» Extracted data
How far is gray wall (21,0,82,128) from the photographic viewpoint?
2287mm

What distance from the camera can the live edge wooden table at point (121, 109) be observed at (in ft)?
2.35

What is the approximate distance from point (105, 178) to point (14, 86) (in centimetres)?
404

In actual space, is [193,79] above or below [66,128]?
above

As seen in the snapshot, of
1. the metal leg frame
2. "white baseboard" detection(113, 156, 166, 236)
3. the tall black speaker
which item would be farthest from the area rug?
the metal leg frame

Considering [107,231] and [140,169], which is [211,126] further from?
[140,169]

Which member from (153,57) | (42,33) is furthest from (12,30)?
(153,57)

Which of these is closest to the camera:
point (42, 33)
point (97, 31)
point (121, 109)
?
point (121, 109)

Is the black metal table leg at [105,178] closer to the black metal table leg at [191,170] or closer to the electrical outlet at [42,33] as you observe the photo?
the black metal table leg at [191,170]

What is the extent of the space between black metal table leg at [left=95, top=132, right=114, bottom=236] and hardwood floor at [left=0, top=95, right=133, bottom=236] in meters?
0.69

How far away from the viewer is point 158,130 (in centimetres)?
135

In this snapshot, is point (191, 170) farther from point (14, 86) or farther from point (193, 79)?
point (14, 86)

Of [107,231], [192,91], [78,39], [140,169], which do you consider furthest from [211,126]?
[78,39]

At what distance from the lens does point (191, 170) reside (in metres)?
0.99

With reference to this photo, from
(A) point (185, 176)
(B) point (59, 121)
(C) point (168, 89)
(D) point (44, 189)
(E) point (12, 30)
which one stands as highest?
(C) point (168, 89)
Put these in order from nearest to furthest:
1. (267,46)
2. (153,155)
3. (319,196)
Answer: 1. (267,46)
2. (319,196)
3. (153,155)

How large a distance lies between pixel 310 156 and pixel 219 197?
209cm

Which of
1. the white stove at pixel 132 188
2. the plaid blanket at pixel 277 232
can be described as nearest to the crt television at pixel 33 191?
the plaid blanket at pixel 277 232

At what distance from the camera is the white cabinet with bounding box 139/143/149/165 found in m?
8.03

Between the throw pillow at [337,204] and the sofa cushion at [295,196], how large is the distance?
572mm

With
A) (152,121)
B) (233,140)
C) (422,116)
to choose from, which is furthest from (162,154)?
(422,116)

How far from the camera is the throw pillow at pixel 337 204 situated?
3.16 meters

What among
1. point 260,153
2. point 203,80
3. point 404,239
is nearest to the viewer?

» Exercise
Reproduce all of the items above, substituting "accent pillow" for every occurrence of "throw pillow" and leaving everything else unchanged.

» Answer to the task
How far is gray wall (21,0,82,128) from the photographic viewpoint?
2287mm

What distance from the camera can the live edge wooden table at point (121, 109) be observed at (in ft)?
2.35

What is the approximate distance from point (105, 178) to point (14, 86) (in centimetres)?
404

In actual space, is [193,79] above or below [66,128]?
above

As seen in the snapshot, of
1. the metal leg frame
2. "white baseboard" detection(113, 156, 166, 236)
3. the tall black speaker
which item would be farthest from the area rug?
the metal leg frame

Considering [107,231] and [140,169], which is [211,126] further from?
[140,169]

Which member from (153,57) | (42,33) is furthest from (12,30)?
(153,57)

Which of these is closest to the camera:
point (42, 33)
point (97, 31)
point (121, 109)
?
point (121, 109)

Is the black metal table leg at [105,178] closer to the black metal table leg at [191,170] or closer to the electrical outlet at [42,33] as you observe the photo?
the black metal table leg at [191,170]

What is the extent of the space between black metal table leg at [left=95, top=132, right=114, bottom=236] and hardwood floor at [left=0, top=95, right=133, bottom=236] in meters?
0.69

How far away from the viewer is point 158,130 (in centimetres)?
135

In this snapshot, is point (191, 170) farther from point (14, 86) or farther from point (193, 79)?
point (14, 86)

Of [107,231], [192,91], [78,39], [140,169], which do you consider furthest from [211,126]?
[78,39]

At what distance from the lens does point (191, 170) reside (in metres)?
0.99

With reference to this photo, from
(A) point (185, 176)
(B) point (59, 121)
(C) point (168, 89)
(D) point (44, 189)
(E) point (12, 30)
which one stands as highest?
(C) point (168, 89)
Put these in order from nearest to furthest:
1. (267,46)
2. (153,155)
3. (319,196)
Answer: 1. (267,46)
2. (319,196)
3. (153,155)

How large a distance lies between pixel 310 156 and pixel 219 197?
209cm

Which of
1. the white stove at pixel 132 188
2. the plaid blanket at pixel 277 232
can be described as nearest to the crt television at pixel 33 191?
the plaid blanket at pixel 277 232

At what distance from the camera is the white cabinet with bounding box 139/143/149/165 found in m?
8.03

Between the accent pillow at [337,204] and the sofa cushion at [295,196], how large is the distance?
572mm

With
A) (152,121)
B) (233,140)
C) (422,116)
to choose from, which is furthest from (162,154)?
(422,116)

How far from the camera is the accent pillow at pixel 337 204 situated?
3.16 meters

What among
1. point 260,153
2. point 203,80
3. point 404,239
is nearest to the viewer?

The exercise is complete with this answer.